» The exercise
Carry on the forum thread about an amateur's slow movement with Bruckner and Mahler elements, starting right after its last line.

# Slow movement with Bruckner/Mahler elements in it



## intoTHEvoid (Oct 15, 2015)

Hello everybody,

Please dont criticize me too hash, I know there is a lot of Bruckner in it and also some Mahler (the chime melody at 6:00 is a fragment from Mahlers 6th).
Especially the ending at 8:07 is Bruckner without a note changed BUT Im in the process of writing my own ending. I made several attempts at this but failed so far, escpecially in comparison to Bruckners epic ending.

Anyways, I am an amateur and do this as a hobby in which I put a lot of passion and I would love to get some feedback or maybe even some formal ideas for a proper self written ending.
THX an cheers :tiphat:


__
https://soundcloud.com/hive_mind%2Fsymphonic-attempt


----------



## Celloissimo (Mar 29, 2013)

Totally unrelated but are you a Black Sabbath fan?


----------



## Truckload (Feb 15, 2012)

Your piece sounds great. And trying to write in the style of a composer you admire is a great way to add to your own personal skill set. There is of course a danger that you might be tempted to take credit for something that is not your own work. But as long as that is not the case, you are in great company. 

Mozart wrote several quartets in the style of Haydn. Beethoven studied the styles of Haydn and Mozart closely, and tried to perfect the musical forms and structures used by Haydn and Mozart. Dvorak wrote some music in homage to Wagner, and I am sure there are many more examples to be found. Bottom line, great work. I hope you keep writing.

I like your work. I don't think you should add the exact Bruckner quote at the end. Doing so, in my opinion, detracts from what you have done.


----------



## intoTHEvoid (Oct 15, 2015)

Celloissimo said:


> Totally unrelated but are you a Black Sabbath fan?

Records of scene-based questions
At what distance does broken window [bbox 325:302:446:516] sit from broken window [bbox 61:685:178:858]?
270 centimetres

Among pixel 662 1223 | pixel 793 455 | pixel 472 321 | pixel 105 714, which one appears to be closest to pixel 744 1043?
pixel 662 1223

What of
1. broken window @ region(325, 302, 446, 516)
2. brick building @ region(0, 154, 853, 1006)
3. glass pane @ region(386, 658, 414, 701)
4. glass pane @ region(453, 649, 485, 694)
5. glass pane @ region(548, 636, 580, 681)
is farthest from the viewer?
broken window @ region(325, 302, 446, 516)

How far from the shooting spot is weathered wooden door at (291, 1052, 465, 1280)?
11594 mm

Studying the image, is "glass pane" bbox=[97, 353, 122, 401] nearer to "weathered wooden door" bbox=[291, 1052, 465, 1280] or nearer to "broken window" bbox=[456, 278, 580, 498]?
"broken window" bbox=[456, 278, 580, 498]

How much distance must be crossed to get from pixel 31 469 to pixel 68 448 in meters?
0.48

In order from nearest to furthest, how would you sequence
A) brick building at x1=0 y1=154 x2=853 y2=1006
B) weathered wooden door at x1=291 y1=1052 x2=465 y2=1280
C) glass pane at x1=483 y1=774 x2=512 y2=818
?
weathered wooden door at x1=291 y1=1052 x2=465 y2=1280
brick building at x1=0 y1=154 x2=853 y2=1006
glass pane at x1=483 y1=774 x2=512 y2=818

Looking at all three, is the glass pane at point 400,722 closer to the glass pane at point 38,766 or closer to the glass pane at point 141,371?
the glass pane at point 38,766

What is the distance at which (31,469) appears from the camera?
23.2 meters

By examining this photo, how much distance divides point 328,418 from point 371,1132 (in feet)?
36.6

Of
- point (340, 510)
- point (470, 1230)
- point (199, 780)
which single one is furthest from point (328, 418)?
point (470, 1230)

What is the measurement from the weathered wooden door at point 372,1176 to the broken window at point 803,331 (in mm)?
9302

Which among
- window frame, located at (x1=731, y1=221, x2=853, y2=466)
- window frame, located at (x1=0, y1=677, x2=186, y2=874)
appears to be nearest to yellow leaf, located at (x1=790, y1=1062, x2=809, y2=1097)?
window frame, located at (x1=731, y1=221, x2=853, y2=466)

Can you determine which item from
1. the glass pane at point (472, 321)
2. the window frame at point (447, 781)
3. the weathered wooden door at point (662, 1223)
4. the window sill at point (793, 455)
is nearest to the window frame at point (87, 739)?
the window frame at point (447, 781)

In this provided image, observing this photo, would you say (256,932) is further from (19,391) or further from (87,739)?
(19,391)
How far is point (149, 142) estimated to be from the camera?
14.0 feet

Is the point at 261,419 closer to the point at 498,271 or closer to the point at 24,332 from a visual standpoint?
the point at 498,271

» Task result
Haha because of my nick? No, not really, I just thought it sounds cool and I couldnt come up with something else.



Truckload said:


> Your piece sounds great. And trying to write in the style of a composer you admire is a great way to add to your own personal skill set. There is of course a danger that you might be tempted to take credit for something that is not your own work. But as long as that is not the case, you are in great company.
> 
> I like your work. I don't think you should add the exact Bruckner quote at the end. Doing so, in my opinion, detracts from what you have done.


Thanks for listening and giving your opinion. Im glad you like the piece, that is very encouraging! I completly agree with you btw and Im not happy with that exact Bruckner quote. I really feel guilty and will not take any credit for that. Once I developed my own ending, I will update this post!

Thanks and cheers:tiphat:


----------



## sherief (Jun 24, 2009)

I enjoyed the mood of this piece very much. The ending was interesting haha I was like. That sounds really good! I think you should finish it in the same manner you created it. Don't be afraid to emulate Buckner as was mentioned in the comments. So much to learn indeed. Great work.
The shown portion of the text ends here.